Home > Archive > A86 Assembler > December 2004 > 16/32/64 bit
You are viewing an archived Text-only version of the thread.
To view this thread in it's original format and/or if you want to reply to
this thread please [click here]
|
|
| Vannus 2004-12-21, 3:55 am |
| Does anyone know if its faster to do a MOV AX,[pointer] than a MOV
EAX,[pointer] or MOV RAX,[pointer]? Wouldnt it be quicker to move 16bits
around than 32 or 64? even though 32/64 is processors 'native' state?
Also, ive been reading about AMD64 long mode (64bit mode & copmatability
mode) but i havent found if your able to use 16bit registers while in
long mode. i would like to know if AL,AH,AX,EAX registers can still be
MOV'd and ADD'd while in long mode.
Thanks, Jim.
| |
|
| "Vannus" <spamtrap@crayne.org> wrote in message
news:cq86cn$n3t$1@news.freedom2surf.net...
> Does anyone know if its faster to do a MOV AX,[pointer] than a MOV
> EAX,[pointer] or MOV RAX,[pointer]? Wouldnt it be quicker to move 16bits
> around than 32 or 64? even though 32/64 is processors 'native' state?
Yes/no. It depends entirely on the alignment of the pointer. On an address
that is a multiple of 8, any post-Pentium CPU can load or store 8 bytes of
data in some fixed amount of time (assuming a cache hit). Loading or storing
a single byte is neither faster nor slower. This is why using rep movsd
instead of rep movsb is an important optimization when doing memory copies.

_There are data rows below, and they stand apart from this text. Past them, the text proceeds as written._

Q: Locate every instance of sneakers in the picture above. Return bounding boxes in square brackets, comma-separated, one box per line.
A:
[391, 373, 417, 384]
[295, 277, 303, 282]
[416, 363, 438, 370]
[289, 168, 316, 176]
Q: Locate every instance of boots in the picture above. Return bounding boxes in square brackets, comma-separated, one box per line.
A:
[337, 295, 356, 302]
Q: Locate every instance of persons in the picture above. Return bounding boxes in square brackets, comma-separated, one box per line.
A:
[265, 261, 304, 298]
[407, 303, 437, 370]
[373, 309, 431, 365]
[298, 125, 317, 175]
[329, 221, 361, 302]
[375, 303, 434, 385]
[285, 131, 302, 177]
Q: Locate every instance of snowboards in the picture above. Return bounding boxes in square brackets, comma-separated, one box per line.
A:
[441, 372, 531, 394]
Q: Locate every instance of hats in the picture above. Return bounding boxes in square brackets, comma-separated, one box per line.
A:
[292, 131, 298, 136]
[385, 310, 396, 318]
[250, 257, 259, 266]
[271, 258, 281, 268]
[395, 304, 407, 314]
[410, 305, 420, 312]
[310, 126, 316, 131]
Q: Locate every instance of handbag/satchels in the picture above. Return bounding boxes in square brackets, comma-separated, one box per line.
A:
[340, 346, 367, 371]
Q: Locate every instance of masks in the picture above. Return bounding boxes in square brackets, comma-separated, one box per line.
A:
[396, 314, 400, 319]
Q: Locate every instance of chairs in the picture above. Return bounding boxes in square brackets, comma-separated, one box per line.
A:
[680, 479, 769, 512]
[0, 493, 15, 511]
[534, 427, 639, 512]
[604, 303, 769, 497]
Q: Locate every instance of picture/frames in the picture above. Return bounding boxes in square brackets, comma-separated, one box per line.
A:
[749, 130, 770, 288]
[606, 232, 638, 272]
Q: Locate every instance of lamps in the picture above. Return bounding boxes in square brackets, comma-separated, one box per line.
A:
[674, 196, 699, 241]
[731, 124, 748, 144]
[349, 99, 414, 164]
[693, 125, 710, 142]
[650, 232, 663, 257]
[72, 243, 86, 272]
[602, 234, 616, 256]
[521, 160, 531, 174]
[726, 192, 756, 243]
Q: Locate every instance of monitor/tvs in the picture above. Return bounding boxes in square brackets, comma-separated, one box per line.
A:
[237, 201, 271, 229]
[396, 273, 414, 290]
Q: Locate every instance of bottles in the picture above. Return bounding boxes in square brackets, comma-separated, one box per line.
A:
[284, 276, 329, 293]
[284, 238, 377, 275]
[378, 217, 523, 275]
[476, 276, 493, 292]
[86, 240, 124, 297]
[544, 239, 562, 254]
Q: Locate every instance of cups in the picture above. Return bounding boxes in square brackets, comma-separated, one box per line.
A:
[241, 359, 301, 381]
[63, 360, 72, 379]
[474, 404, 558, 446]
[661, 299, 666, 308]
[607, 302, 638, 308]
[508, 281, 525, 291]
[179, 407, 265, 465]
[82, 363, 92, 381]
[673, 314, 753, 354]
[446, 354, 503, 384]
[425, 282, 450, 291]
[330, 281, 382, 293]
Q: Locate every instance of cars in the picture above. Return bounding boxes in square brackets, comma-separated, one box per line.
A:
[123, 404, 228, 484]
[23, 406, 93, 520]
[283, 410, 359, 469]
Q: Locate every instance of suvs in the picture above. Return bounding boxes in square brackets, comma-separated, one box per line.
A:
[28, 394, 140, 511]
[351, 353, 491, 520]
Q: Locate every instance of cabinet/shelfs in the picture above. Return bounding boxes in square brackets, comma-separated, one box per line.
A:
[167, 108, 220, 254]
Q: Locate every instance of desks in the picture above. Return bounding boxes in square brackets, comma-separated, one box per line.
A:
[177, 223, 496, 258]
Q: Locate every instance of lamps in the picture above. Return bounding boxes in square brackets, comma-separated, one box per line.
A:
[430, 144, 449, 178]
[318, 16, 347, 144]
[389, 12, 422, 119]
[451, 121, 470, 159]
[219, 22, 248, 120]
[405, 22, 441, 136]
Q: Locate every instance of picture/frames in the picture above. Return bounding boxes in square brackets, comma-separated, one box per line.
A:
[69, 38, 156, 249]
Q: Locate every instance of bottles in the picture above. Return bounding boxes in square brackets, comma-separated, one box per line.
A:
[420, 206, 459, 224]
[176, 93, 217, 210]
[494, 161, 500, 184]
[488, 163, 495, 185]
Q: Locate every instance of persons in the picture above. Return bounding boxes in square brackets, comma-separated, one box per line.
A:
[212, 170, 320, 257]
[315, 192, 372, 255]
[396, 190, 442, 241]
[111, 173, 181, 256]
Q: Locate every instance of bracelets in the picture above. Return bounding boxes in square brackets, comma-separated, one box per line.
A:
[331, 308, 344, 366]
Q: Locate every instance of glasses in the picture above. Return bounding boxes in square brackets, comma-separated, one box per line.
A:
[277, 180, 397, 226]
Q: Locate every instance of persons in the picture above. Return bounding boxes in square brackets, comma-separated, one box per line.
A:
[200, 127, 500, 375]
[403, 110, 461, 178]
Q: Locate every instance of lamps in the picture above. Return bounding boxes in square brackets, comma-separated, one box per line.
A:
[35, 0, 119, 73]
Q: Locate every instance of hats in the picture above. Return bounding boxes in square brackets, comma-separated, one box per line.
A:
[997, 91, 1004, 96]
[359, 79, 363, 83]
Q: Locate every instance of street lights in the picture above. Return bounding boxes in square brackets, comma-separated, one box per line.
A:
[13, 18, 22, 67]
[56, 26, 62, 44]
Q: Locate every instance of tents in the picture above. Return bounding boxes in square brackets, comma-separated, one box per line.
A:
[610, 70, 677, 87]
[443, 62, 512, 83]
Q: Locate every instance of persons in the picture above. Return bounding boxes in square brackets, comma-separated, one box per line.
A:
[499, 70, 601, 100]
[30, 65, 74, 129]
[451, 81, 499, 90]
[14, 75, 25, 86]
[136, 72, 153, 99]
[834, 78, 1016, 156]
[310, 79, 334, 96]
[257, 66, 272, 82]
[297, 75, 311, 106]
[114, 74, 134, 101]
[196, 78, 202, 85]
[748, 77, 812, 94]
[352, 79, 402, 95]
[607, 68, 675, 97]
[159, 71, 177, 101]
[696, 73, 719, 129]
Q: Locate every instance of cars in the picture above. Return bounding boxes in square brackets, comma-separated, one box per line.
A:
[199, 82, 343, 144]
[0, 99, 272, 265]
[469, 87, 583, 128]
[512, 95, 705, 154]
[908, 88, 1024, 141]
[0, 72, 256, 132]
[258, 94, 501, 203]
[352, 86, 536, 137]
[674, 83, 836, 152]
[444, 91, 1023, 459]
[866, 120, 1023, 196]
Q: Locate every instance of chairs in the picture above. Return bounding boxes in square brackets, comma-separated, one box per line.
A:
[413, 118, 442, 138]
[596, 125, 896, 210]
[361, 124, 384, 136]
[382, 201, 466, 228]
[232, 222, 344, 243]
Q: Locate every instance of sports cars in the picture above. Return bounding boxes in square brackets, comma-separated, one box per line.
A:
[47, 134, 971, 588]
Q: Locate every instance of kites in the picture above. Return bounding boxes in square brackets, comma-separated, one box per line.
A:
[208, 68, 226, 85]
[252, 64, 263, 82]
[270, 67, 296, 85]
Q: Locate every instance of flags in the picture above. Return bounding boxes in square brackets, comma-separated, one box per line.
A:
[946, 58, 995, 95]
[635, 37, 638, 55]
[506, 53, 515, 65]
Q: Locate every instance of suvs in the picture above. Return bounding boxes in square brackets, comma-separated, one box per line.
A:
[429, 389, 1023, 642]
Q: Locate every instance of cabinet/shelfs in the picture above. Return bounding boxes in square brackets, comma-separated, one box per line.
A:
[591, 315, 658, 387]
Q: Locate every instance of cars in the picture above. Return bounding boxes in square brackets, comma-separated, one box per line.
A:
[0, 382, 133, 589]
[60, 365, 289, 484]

Of course, if your pointer isn't aligned, then it takes more than 1 cycle.
The CPU can only read 1-byte, 2-bytes, 4-bytes, or 8-bytes on an address
that is a multiple of 1 (every address), 2, 4, or 8 bytes respectively.
Though no x86 CPU with the exception of the Pentium-4 currently can
load/store more than 8 bytes in a single request, you can extrapolate this
further. On an x86 CPU, an unaligned load or store will be handled by
executing multiple smaller load/store operations.
So, to answer your question directly, it is entirely possible that they are
equally fast, but that is not *necessarily* so. It all depends on the
pointer value.
> Also, ive been reading about AMD64 long mode (64bit mode & copmatability
> mode) but i havent found if your able to use 16bit registers while in long
> mode. i would like to know if AL,AH,AX,EAX registers can still be MOV'd
> and ADD'd while in long mode.
16-bit registers are available in long mode as are the 8-bit registers with
one caveat. There are restrictions on when you can access ah, ch, dh, and
bh. Whenever a REX byte is present in an instruction, you can't access them.
REX bytes are prefixed to instructions in the following cases:
1) Accesses any of the new registers (r8-r15)
2) Accesses spl, bpl, sil, or dil
3) Accesses a 64-bit register
So, AFAIK you can't do movsx rax, ah, but you can do inc ah or add cl, ah.
Performance-wise it isn't a good idea to use ah, ch, dh, and bh.
As a general rule, any instruction that encodes in 32-bit mode will encode
in 64-bit mode except for a few complex instructions (e.g. pusha, popa) that
have been removed from the instruction set.
-Matt
| |
| Vannus 2004-12-22, 3:55 am |
|
Matt wrote:
> "Vannus" <spamtrap@crayne.org> wrote in message
> news:cq86cn$n3t$1@news.freedom2surf.net...
>
>
>
> Yes/no. It depends entirely on the alignment of the pointer. On an address
> that is a multiple of 8, any post-Pentium CPU can load or store 8 bytes of
> data in some fixed amount of time (assuming a cache hit). Loading or storing
> a single byte is neither faster nor slower. This is why using rep movsd
> instead of rep movsb is an important optimization when doing memory copies.
>
> Of course, if your pointer isn't aligned, then it takes more than 1 cycle.
> The CPU can only read 1-byte, 2-bytes, 4-bytes, or 8-bytes on an address
> that is a multiple of 1 (every address), 2, 4, or 8 bytes respectively.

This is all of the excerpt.